What to work on
Retype, word for word, the stretch of the passage on prison labor and privatization from "And this is" through "at HMP Wolds.".

Extract provided
====================

The only option therefore is privatisation, by one of two routes. The first is to hand the management of yet more prisons over lock, stock and barrel to private security companies, where they can exploit their captive workforces (See ‘Selling off the punishment machinery’ FRFI 226). The other option is to invite outside companies to provide training and employment in workshops fitted out (or even built) at their own expense within existing prisons: the carrot being that they get incredibly cheap, or even free labour, and can cherry-pick the most compliant workers to employ in their companies post-release.

This is the model that Ken Clarke (alongside supposed prisoners’ advocates such as the Prison Reform Trust) was proposing when he appeared at the recently opened Timpson training workshop and effectively pleaded with the private sector to help the government out of its dilemma. And Timpson was a perfect example to choose: 5% of their 4,000+ workforce are ex-prisoners; they already operate workshops in HMP Liverpool and HMP Wandsworth and the new workshop follows that pattern – training 12 prisoners at a time in shoe repair, watch-mending and dry-cleaning tasks, with the best creamed off to work for the company post-release.

And this is the model that Clarke’s once lofty ambitions have been reduced to – begging companies like Marks & Spencer and Virgin to help him out. However, it has already proved to be a successful model for some companies. Speedy Hire, for example, operates from four prisons in England and Scotland, training 200 prisoners to repair plant hire equipment; this has allowed the company to close 37 depots with the loss of 300 jobs whilst maintain its profit margins and shareholder dividends during the current recession. In the private prison sector Summit Media has been even more successful, creating an international e-commerce empire on the back of training prisoners in its media suite at HMP Wolds.

====================

Data section
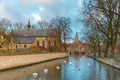 Landscape at Lake Minnewater and church in Bruges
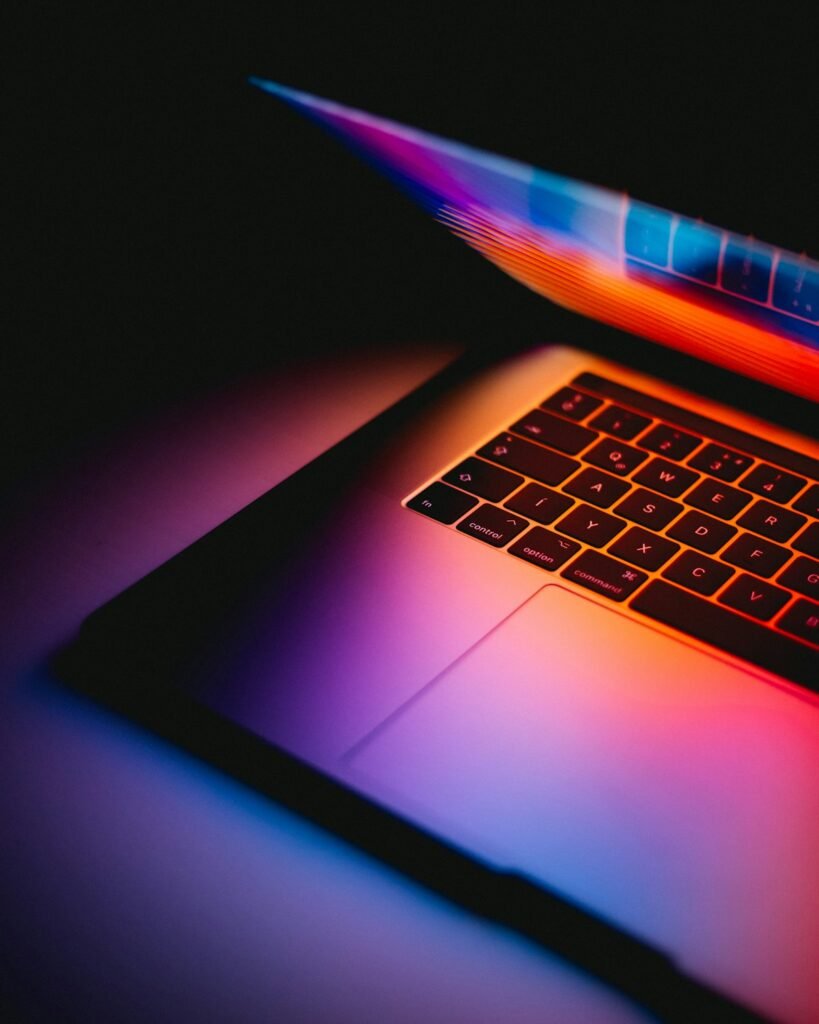 Laptop screen showing vibe coding in progress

====================

Exercise solution
And this is the model that Clarke’s once lofty ambitions have been reduced to – begging companies like Marks & Spencer and Virgin to help him out. However, it has already proved to be a successful model for some companies. Speedy Hire, for example, operates from four prisons in England and Scotland, training 200 prisoners to repair plant hire equipment; this has allowed the company to close 37 depots with the loss of 300 jobs whilst maintain its profit margins and shareholder dividends during the current recession. In the private prison sector Summit Media has been even more successful, creating an international e-commerce empire on the back of training prisoners in its media suite at HMP Wolds.